In the 2018/19 Mid Year Economic and Fiscal Outlook (MYEFO) the Treasurer, the Hon. Josh Frydenburg MP provided an update on economic conditions and updated the annual budget based on recent decisions.
Credit Professionals will be interested to hear the MYEFO confirmed or announced 4 key initiatives that have not been broadly reported on but will be relevant to how they manage and mitigate their portfolios in 2019.
1- Renewed intention to allow ATO to report Tax Defaults
Since releasing draft legislation early this year the progress of this proposal had stalled. The MYEFO signals that the measure will progress in the new year with an increase in the threshold of business tax debts that can be disclosed to credit reporting bureaus from $10,000 to $100,000.
The complete criteria for reporting is expected to be
- Businesses only
- Tax debt aged over 90 days totaling more than $100,000, and
- The company is not effectively engaged with the ATO to manage their obligations
AICM CEO Nick Pilavidis said “The ATO is the country’s largest creditor with a growing backlog of collectable debt (currently $23.9 billion) and this measure will see them contribute data on companies avoiding or unable to meet their tax obligations. This is a major data point currently not available to credit professionals and will go along way to levelling the playing field between businesses that do pay their tax debts and those that gain an unfair advantage by avoiding their obligations.
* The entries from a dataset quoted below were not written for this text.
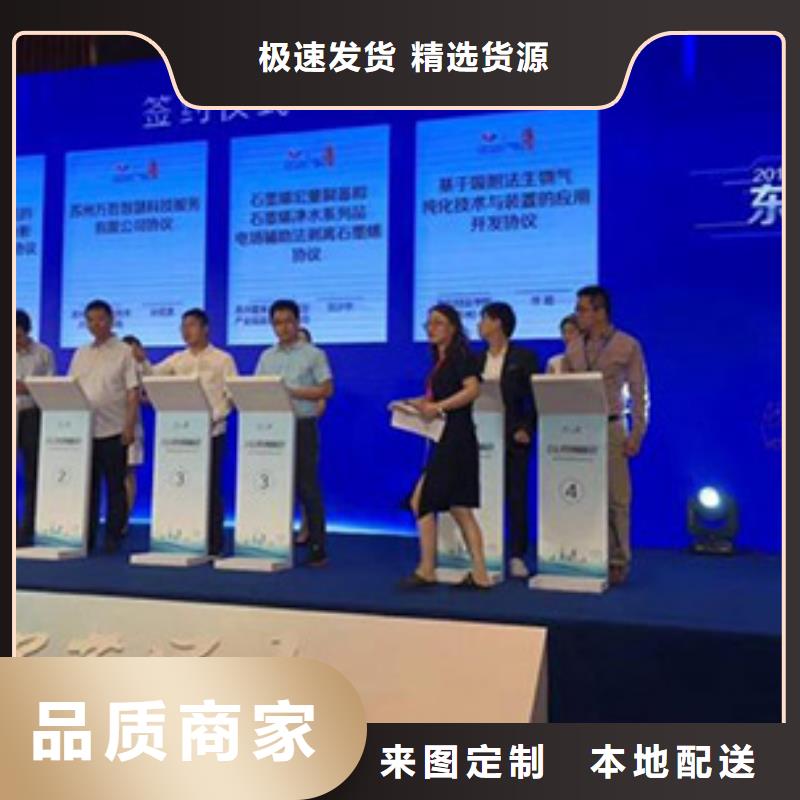 【启动道具租赁启动道具推金沙产地源头好货】实拍品质保障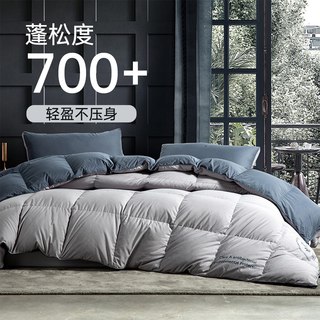 多喜爱家纺 羽绒被秋冬新品羽绒冬被被子羽绒被被芯 纳维娅羽绒四季被（白） 229cm*230cm)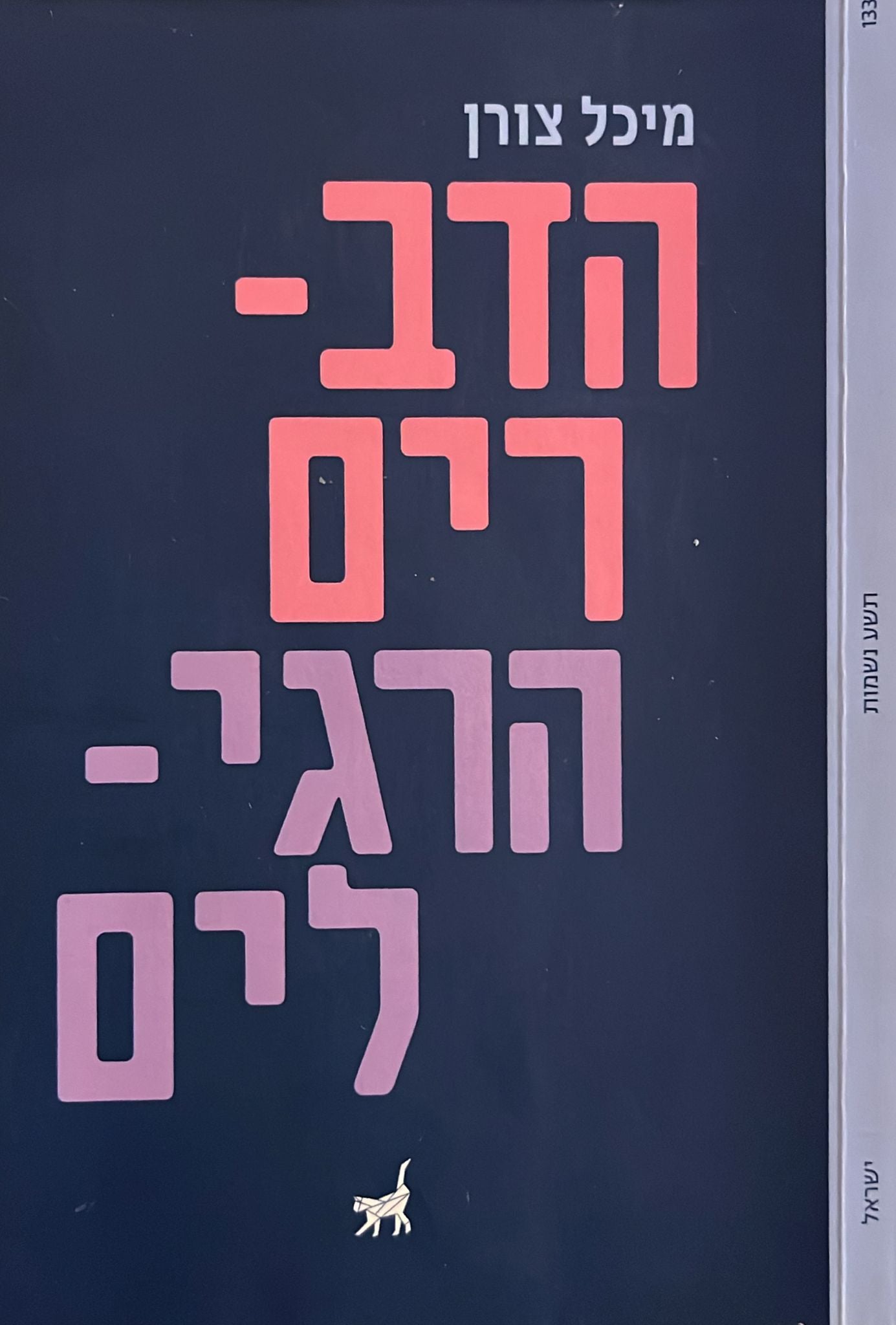 הדברים הרגילים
However the $100,000 threshold leaves a lot to be desired e.g.:
- Sends the wrong message that it is ok not to pay the ATO as long as its not more than $100,000 of tax debt.
- It will not deter illegal phoenix operators as they will just accelerate the recycling of businesses.
- Many businesses will continue to trade whilst insolvent, exposing credit providers to greater risk.
- Small business that don’t meet their tax obligations will continue to receive an unfair advantage."
The AICM’s other concern is whether information will remain on credit reports once the business subsequently engages with the ATO.
When further details are released the AICM will fully consider its position which currently supports the lower $10,000 threshold.
2- Increase to reporting thresholds
Further to draft legislation released in November the AICM together with the Australian Finance and Industry Association (AFIA) and Australian Restructuring Insolvency and Turnaround Association (ARITA) in a joint submission to government (lodged on 14 December 2018) has strongly opposed plans to change the thresholds that determine when a company is deemed large and required to lodge annual financial reports with ASIC.
The proposal plans to revise the thresholds to require reporting only if the company (including any entities it controls) meets at least two of the following thresholds:
- annual consolidated revenue of $50 million or more (increased from $25 million);
- consolidated gross assets, at the end of the financial year, of $25 million or more (increased from $12.5 million);
- 100 employees or more (increased from 50).
AICM CEO Nick Pilavidis said “There are many concerns with this proposal as the absence of full information is a detriment to good credit risk decisions, increases the likelihood of insolvencies that stifle business and the economy and increases barriers to accessing credit for small business.”
3- $1.2m funding for small business initiatives including:
This funding will be allocated to 5 projects with 3 relevant to Credit Professionals:
1 - Develop online publication of large business payment times to support small business to negotiate fair payment terms.
2 - Develop a plan to implement to 5 day payment terms (currently 20 days) between government and small business suppliers utilising e-invoicing.
3 - Seek agreement from states to match Commonwealth payment times to small business.
These initiatives come directly from an inquiry into payment times led by Kate Carnell, Australian Small Business and Family Enterprise Ombudsman (ASBFEO) together with the AICM, State small business commissioners and other small business bodies.
AICM CEO Nick Pilavidis said “Payment times are the barometer of business health as they indicate the cashflow issues businesses face. It is very pleasing to see the work that the AICM contributed to will result in initiatives that will improve payment times for small business as this is good for all business and is likely to see industry wide payment practices improve”
4- $8.7m over four years to combat Phoenix activity
The Government will provide an additional $8.7 million over four years from 2018-19 for the Australian Securities and Investments Commission (ASIC) to increase funding to the Asset less Administration Fund. This will increase ASIC's ability to fund liquidators' preliminary investigations and reports into corporate misconduct including illegal phoenix activity, and to support enforcement and recovery actions.
AICM CEO Nick Pilavidis said “A zero-tolerance stance to illegal phoenix activity will be the most effective tool to disrupt this activity that costs the Australian Economy $5.13bn annually, However it is not the only area as many loop holes needed to be closed such as the reporting of ATO tax debts, implementation of Director Identification Numbers and other legislative changes in progress.”